Summary The Revolution Begins: 1772–1775

Committees of Observation and Safety

The Congress therefore created the Committees of Observation and Safety and gave them the task of making sure no citizens purchased British merchandise under the authority of the Continental Association. The Congress also attempted to define the exact relationship Britain had with America and the degree to which Parliament could legislate. Although the Congress did not request home rule, it did claim that colonial legislatures should be entrusted with more responsibilities.

The Committees of Observation and Safety had a profound effect on American colonial life. As British officials shut down or threatened to shut down town legislatures and councils throughout the colonies, the committees often became de factogovernments. Many established their own court systems, raised militias, legislated against Loyalist demonstrations, and eventually coordinated efforts with other observation committees in nearby communities. Also, most of these committees were democratically elected by community members and were thus recognized by patriotic colonists as legitimate supervisory bodies. Their creation and coordination helped spread revolutionary ideas and fervor to the countryside and later smoothed the transition to democracy after independence.

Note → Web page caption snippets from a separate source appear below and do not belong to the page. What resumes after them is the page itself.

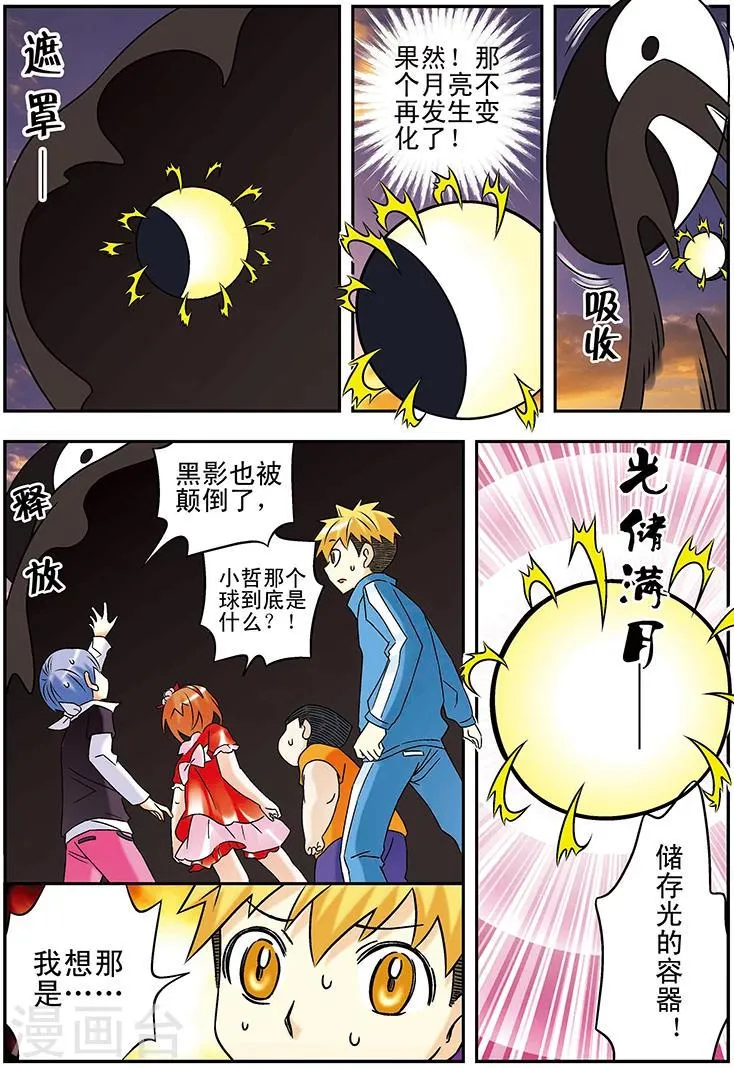 第120话 第7页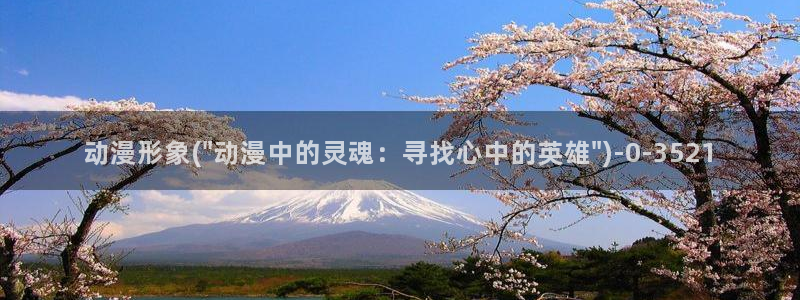 樱花动漫在线观看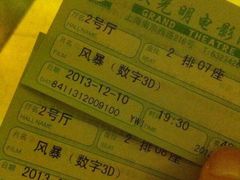 大光明电影院(南京西路店)-大光明电影院(南京西路店)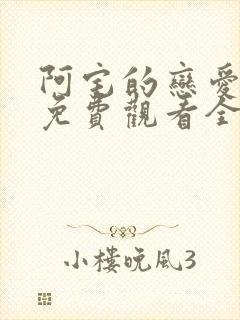 阿宅的恋爱真难免费观看全集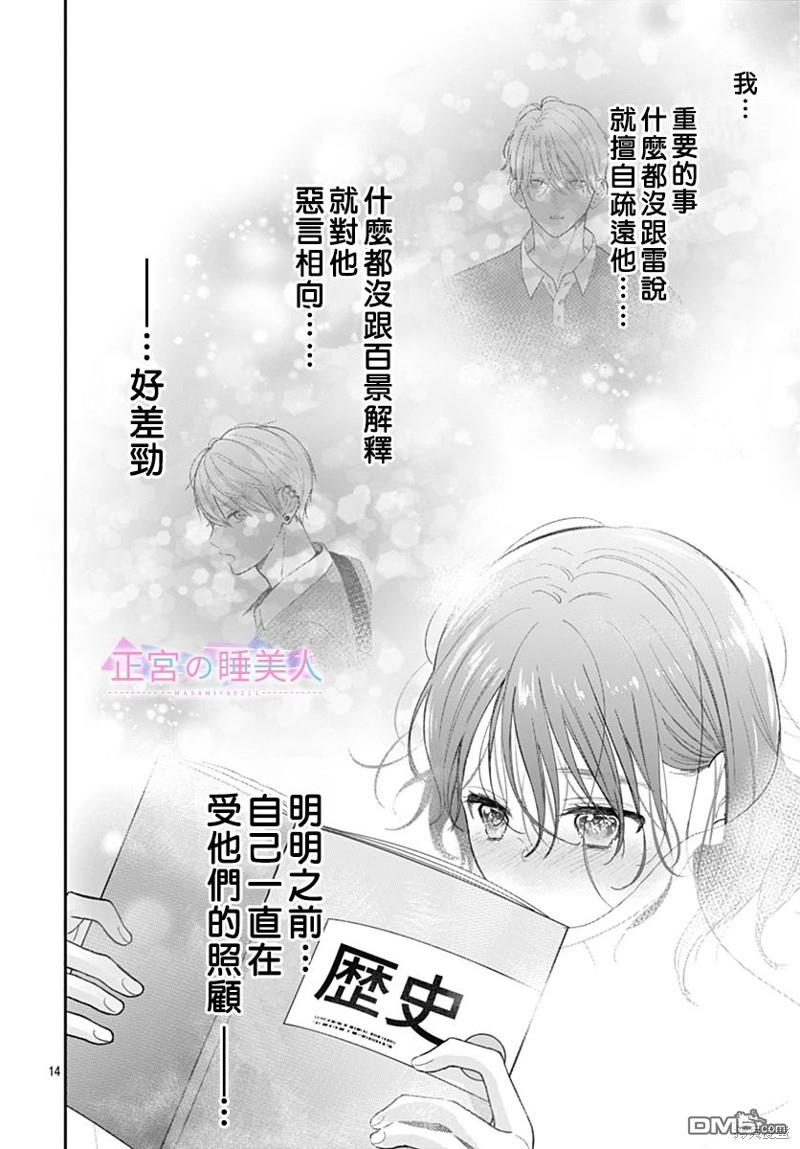 四畳半的睡美人 第20话 第15页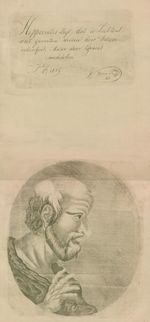 우다가와 요안(宇田川榕菴)의 네덜란드어 찬사가 들어간 이시카와 다이나미(石川大浪) 필 ‘蘭人依卜加刺得斯之象’(이토 케이스케 구장, 국립국회도서관 소장).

The Battle of Lexington and Concord

By 1775, colonial resentment toward Britain had become a desire for rebellion. Many cities and towns organized volunteer militias of “minutemen”—named for their alleged ability to prepare for combat at the drop of a hat—who began to drill openly in public common areas.

On April 19, 1775, a British commander dispatched troops to seize an arsenal of colonial militia weapons stored in Concord, Massachusetts. Militiamen from nearby Lexington intercepted them and opened fire. Eight Americans died as the British sliced through them and moved on to Concord.

The British arrived in Concord only to be ambushed by the Concord militia. The “shot heard round the world”—or the first shot of many that defeated the British troops at Concord—sent a ripple throughout the colonies, Europe, and the rest of the world. The British retreated to Boston after more than 270 in their unit were killed, compared to fewer than 100 Americans. The conflict became known as the Battle of Lexington and Concord.

The minutemen’s victory encouraged patriots to redouble their efforts and at the same time convinced King George III to commit military forces to crushing the rebellion. Almost immediately, thousands of colonial militiamen set up camp around Boston, laying siege to the British position. The battle initiated a chain of events, starting with the militia siege of Boston and the Second Continental Congress, that kicked the Revolutionary War into high gear.